**Task list**:
1) According to the prostate cancer article, how fast do cancer cells typically multiply compared with healthy cells?
2) Proceed with the prostate cancer article, writing what comes after its last sentence.

**Extract provided**:
Prostate cancer
E-mail this E-mail this     Print Print this    
The prostate is a small gland, shaped a little bit like a walnut, the rests in the male reproductive system and is responsible for producing semen. Cancer of the prostate, which is on the rise, is the attack of cancerous cells which attack this gland. Prostate cancer and an enlarged prostate are not the same condition, although one can be related to the other. Prostate cancer carries a high survival rate, although early detection is the key to a better chance of survival. Prostate cancer is a threat to men both in its ability to end life, but it considered a sexual prowess threat, as impotent and erectile dysfunction are often associated with prostate cancer.


In the earliest stages of prostate cancer there aren’t likely to be any symptoms, which is why it is important for patients to get annual check ups. As the cancer develops symptoms may include painful urination, weak stream, a chronic urge to urinate, the inability to empty the bladder, difficulty starting a stream, pain in the pelvic region, blood in the urine, a urine stream that starts and stops, painful ejaculation, loss of appetite, weight loss, a general feeling of illness, pain in the upper thighs, the lower back, or the hips, frequent night time urination, and persistent bone pain.
Prostate cancer
Image: Prostate cancer


Cancer is caused by cells that develop at an abnormal rate or for whatever reason refuse to die. Typically cancer cells multiply at a rate three to four times the rate of healthy cells. While some cancers can be directly linked to environmental factors, heredity, or other obvious risk factors, prostate cancer doesn’t seem to have these factors in common. While some scientists believe that diet, heritage, and race play a role in prostate cancer, they are certainly not determining factors. We know, for instance that smoking causes lung cancer, but smoking does not cause prostate cancer.


Risk factors for prostate cancer are limited, as prostate cancer doesn’t have any specific cause. However, the chances of getting prostate cancer after the age of 50 increase dramatically. There seems to be a link between immediate family members and prostate cancer, and African American men are more likely to contract the disease as well as perish from it. A high fat diet and obesity tends to increase the likelihood of contracting prostate cancer, as does having a previous sterility surgery such as a vasectomy. Men with prostate cancer also have higher than average levels of testosterone, which may be a risk factor or may be related to having the cancer.

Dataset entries
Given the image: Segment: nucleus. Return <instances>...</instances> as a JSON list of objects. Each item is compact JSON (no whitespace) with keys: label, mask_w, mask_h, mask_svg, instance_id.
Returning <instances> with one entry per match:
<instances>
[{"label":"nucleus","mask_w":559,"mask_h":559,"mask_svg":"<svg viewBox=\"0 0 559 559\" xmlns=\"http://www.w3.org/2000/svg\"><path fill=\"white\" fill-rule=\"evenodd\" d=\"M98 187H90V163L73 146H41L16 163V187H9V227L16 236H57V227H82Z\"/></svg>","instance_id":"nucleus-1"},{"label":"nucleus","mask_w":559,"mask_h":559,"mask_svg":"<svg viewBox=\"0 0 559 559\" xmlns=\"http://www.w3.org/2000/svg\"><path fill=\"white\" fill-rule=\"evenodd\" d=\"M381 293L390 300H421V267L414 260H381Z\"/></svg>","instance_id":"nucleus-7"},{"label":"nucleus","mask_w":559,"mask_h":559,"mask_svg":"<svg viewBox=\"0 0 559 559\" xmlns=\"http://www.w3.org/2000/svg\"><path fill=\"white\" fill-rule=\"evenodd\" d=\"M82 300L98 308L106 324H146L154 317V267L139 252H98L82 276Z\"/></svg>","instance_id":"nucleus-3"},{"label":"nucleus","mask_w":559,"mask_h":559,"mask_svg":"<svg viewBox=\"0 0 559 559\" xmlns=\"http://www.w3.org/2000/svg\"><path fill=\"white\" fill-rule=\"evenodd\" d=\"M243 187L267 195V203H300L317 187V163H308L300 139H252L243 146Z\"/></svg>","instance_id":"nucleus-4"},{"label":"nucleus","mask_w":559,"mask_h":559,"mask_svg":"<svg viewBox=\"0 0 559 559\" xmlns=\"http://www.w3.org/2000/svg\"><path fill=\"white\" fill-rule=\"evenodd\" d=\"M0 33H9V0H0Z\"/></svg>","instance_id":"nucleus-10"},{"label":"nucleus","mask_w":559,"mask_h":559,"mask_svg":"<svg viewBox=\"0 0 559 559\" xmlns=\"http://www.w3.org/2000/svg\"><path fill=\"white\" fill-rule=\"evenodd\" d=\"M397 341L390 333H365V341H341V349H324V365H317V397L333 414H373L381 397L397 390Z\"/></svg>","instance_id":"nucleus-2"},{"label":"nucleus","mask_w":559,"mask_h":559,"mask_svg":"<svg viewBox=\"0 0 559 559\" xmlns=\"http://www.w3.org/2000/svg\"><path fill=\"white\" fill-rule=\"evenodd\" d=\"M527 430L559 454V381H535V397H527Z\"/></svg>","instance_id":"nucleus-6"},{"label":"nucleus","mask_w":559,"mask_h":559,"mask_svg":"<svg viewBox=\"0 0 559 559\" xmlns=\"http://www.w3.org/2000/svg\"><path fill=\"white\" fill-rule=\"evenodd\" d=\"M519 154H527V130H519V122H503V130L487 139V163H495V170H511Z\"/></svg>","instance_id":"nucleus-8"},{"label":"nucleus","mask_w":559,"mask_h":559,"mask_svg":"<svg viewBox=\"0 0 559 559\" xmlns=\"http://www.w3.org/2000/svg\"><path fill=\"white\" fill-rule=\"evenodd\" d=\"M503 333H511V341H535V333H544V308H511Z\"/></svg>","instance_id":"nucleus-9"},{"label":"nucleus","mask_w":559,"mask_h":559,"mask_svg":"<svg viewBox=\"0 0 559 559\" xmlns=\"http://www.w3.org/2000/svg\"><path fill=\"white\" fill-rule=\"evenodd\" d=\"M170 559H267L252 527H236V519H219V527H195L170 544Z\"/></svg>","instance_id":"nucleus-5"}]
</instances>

**Results of the exercise**:
1) Typically, they multiply at three to four times the rate of healthy cells.

2)
Men over the age of 45 should have an annual prostate examination since this is the key to early detection. Men with a family history of prostate cancer should begin their annual examinations earlier. Prostate exams include a rectal examination, as well as a prostate specific antigen blood test. If either of these two tests cause any type of concern, a physician will then order a transrectal ultrasound, which will used ultrasound waves to take a picture of the prostate via the rectum. A prostate biopsy can then determine if any abnormalities are cancerous.

In the event of malignant cells in the biopsy, it is important to determine if the cancer is centralized or if it has spread. Bone scans, CT scan, ultrasounds, MRIs, and a lymph node biopsy can help determine whether the cancer has spread and if so into what regions of the body.

There are 4 stages of cancer. Prostate cancer is staged by its severity, which also helps to determine a prognosis. Stage 1 means that there are no symptoms and the cancer is confined to the prostate. Stage 2 indicates that the cancer is presenting with symptoms but is confined to the prostate. Stage 3 means the cancer is in the early stages of spreading, and stage 4 indicates that the cancer has spread and is now attacking other organs.

Complications from prostate cancer may include erectile dysfunction, pain, urinary problems, incontinence, the spreading of the cancer, depression, and general illness. Treating prostate cancer can also lead to complications, such as a suppressed immune system.


Prostate cancer treatment options are likely to include radiation treatments, chemotherapy, and surgical options. Radiation and chemotherapy can also be used in conjunction with surgical options to be sure that the cancer has been terminated. In many cases, provided that the cancer has not spread, surgical removal of the prostate means that it is likely the cancer can be completely removed. Often following up with a round of chemotherapy and radiation are fail safe measures to ensure the cancer is gone.

While chemotherapy and radiation will make a patient feel ill and are likely to cause a certain amount of illness, they are still optimal options for treating prostate cancer. Prostate cancer victims typically prefer to have the cancer eliminated from their body as quickly as possible and then enter treatment for erectile dysfunction and incontinence issues.